As part of his sales spiel, he spoke for ten minutes about how well built the unit was then asked if I wanted a warranty in case it breaks.
It was probably best he didn’t provide me a revolver.
Of course, I paid the vig like all us suckers do and we have a nice, new HVAC unit pumping cold air into the house. I later spoke to a friend who builds houses. He told me HVAC companies charge 300 percent over cost for their units. I do not consider myself the mean-spirited sort, but, after hearing that, I hope that when HVAC company owners die, they are sent to purgatory where they are forced to sit in an unairconditioned room during a South Carolina summer that lasts a few thousand years.
But I am not mean spirited.
Back in the stone age, when I was a kid, I didn’t notice the heat. I worked outdoor jobs like dairy hand, hog farm hand, painting lines on asphalt flunky, warehouse worker (ok – that was sort of indoors, but it was unairconditioned) and stuff like that. Anybody who complained about the heat (or cold for that matter) we called a “weather wimp.”
“Did you hear about Bob?” one of us would say to the other.
“No,” the other would say. “What about Bob?”
“He said, ‘Man, I am about to roast,’ then spontaneously combusted in the dairy barn from the heat.”
“He said that?”
“Yep.”
“What a weather wimp.”
Like I said, I never noticed the heat back in the day. These days I notice the heat a lot.
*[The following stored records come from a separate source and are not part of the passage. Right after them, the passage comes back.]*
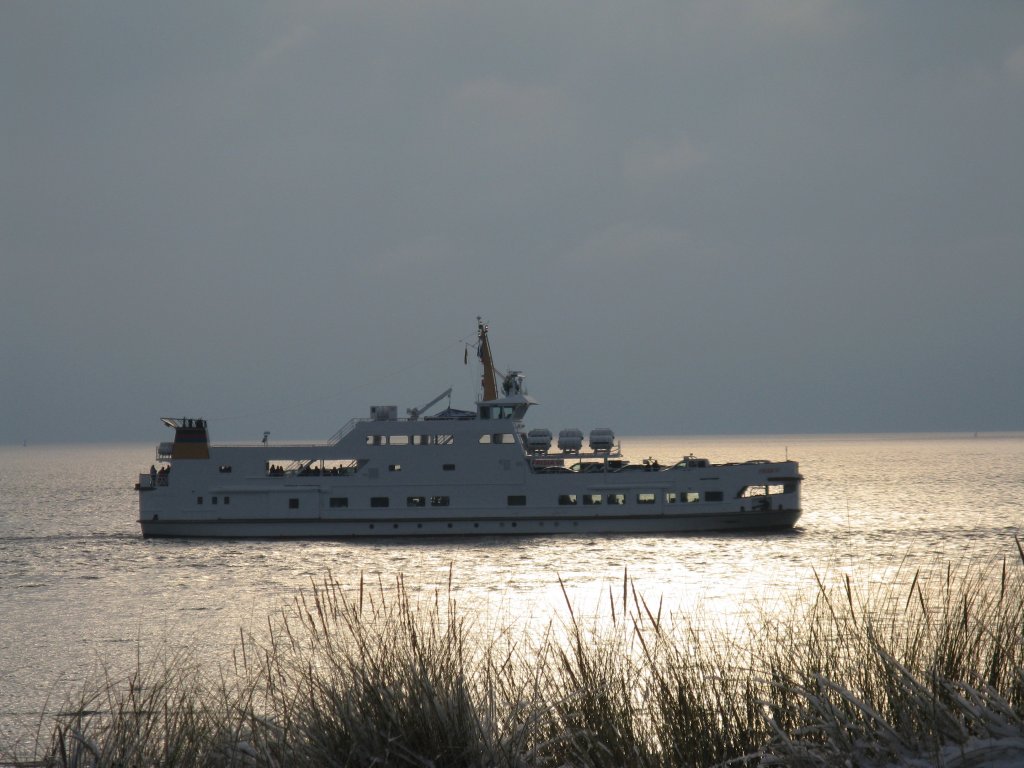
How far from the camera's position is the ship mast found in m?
44.0

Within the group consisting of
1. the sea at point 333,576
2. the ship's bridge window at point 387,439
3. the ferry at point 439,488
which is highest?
the ship's bridge window at point 387,439

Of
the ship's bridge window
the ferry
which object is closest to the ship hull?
the ferry

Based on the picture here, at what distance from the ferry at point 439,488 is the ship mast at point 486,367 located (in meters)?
2.22

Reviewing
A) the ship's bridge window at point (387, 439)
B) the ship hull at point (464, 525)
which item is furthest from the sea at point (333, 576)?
the ship's bridge window at point (387, 439)

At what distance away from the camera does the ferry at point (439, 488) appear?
40500 mm

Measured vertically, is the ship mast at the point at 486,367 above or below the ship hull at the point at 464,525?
above

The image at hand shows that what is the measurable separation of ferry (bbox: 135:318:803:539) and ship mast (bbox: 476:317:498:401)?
7.29ft

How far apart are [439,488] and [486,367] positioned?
7091mm

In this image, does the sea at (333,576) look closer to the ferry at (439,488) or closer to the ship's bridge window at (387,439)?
the ferry at (439,488)

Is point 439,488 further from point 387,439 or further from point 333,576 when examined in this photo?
point 333,576

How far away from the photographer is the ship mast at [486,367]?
44.0 metres

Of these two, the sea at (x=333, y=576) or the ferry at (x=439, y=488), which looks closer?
the sea at (x=333, y=576)

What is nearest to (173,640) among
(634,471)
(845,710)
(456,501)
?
(845,710)

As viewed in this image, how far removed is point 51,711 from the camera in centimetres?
1438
If I walk down the driveway to get the mail in the summer, I need one of the kids to follow me with a garden hose so they can squirt me with a mist while I walk.
I am typing this in air-conditioned comfort, so I guess I can’t complain too much. I still think the HVAC folks should lower their prices or, at least, offer their clients counseling to help them get over the sticker shock of what largely amounts to an electric motor and a few coils. All I can say is I better get my money’s worth. For what I paid for the thing, if I set the system on ‘cold’ and mash the button, I expect the authorities to find my frozen, lifeless body standing in front of the thermostat.
If a HVAC person is reading this, I remind you that everything I write, I write in jest. I really would not wish a few thousand years of a South Carolina summer on you. Five or six hundred years should do.